** Opening SOURCE DOCUMENT block **

Few know it, but if you are injured at the hands of a careless driver, defective product, unsafe property, or negligent physician, and if you assert a claim, your recovery may be limited or even eliminated because you carry health insurance.

Traditionally, Ohio health insurers covered medical bills incurred treating injuries from car accidents and other incidents, whether or not that collision or incident gave rise to a claim for compensation. Furthermore, injured individuals could receive compensation for medical bills even if those bills were paid by a collateral source. In response, health insurers began writing subrogation/reimbursement clauses into their policies, and today such clauses are virtually universal. In so many words, those provisions state that the health insurer will pay your medical bills from a car collision, etc., subject to your co-pays and deductibles, but that if you receive compensation from a third party, such as a car insurer, then you are required to repay your health insurer for what it paid on those medical bills.

** Closing SOURCE DOCUMENT block **
** Opening EXERCISE DATA block **

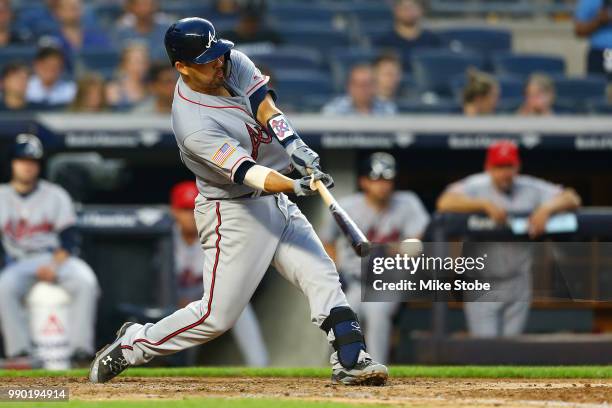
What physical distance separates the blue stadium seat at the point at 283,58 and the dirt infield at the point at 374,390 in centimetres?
438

** Closing EXERCISE DATA block **

> _TASK 1_
Revise the passage on health insurance and injury claims between "Traditionally, Ohio health" and "those medical bills.", inclusive, replacing "co-pays" with "copayments".
> _TASK 2_
Pick up the text on health insurance and injury claims from its last sentence and write the next part.
The material has no connection to the text about health insurance and injury claims.

> _RESPONSE 1_
Traditionally, Ohio health insurers covered medical bills incurred treating injuries from car accidents and other incidents, whether or not that collision or incident gave rise to a claim for compensation. Furthermore, injured individuals could receive compensation for medical bills even if those bills were paid by a collateral source. In response, health insurers began writing subrogation/reimbursement clauses into their policies, and today such clauses are virtually universal. In so many words, those provisions state that the health insurer will pay your medical bills from a car collision, etc., subject to your copayments and deductibles, but that if you receive compensation from a third party, such as a car insurer, then you are required to repay your health insurer for what it paid on those medical bills.

> _RESPONSE 2_
These subrogation clauses can lead to very unfair results. Let's say that you are involved in a motor vehicle collision at an intersection, and the question of who had the green light is in dispute. As a result, the best award or settlement you can obtain is a compromise. After attorney's fees, litigation expenses, and repaying your health insurer, you might be left with little or no money for compensation to you.

Recognizing that an innocently injured victim should receive compensation before a health insurer (which received a premium payment for the coverage it provided) obtained anything in reimbursement, Courts developed a rule which put the health insurer in line behind the injured person. After all, the victim is the one who was hurt, and is the one paying the attorney and costs, and any reimbursement would be more or less of a windfall for the health insurer. This Make Whole Rule stated that the health insurer was not entitled to anything out of the award or settlement until the victim was "made whole." What amount of compensation would make the injured party whole was left to the discretion of the Court, but as a general rule of thumb, a victim has not been made whole until he or she receives at least one-third of the total compensation.

Not surprisingly, health insurers and their lawyers fought aggressively against the Make Whole Rule, without any regard to the victim. In Ohio, the Make Whole Rule has been, for all intents and purposes, eliminated. So too, the Federal Courts have virtually eliminated the rule in cases involving ERISA plans, which provide health insurance under the Employment Retirement Income Security Act.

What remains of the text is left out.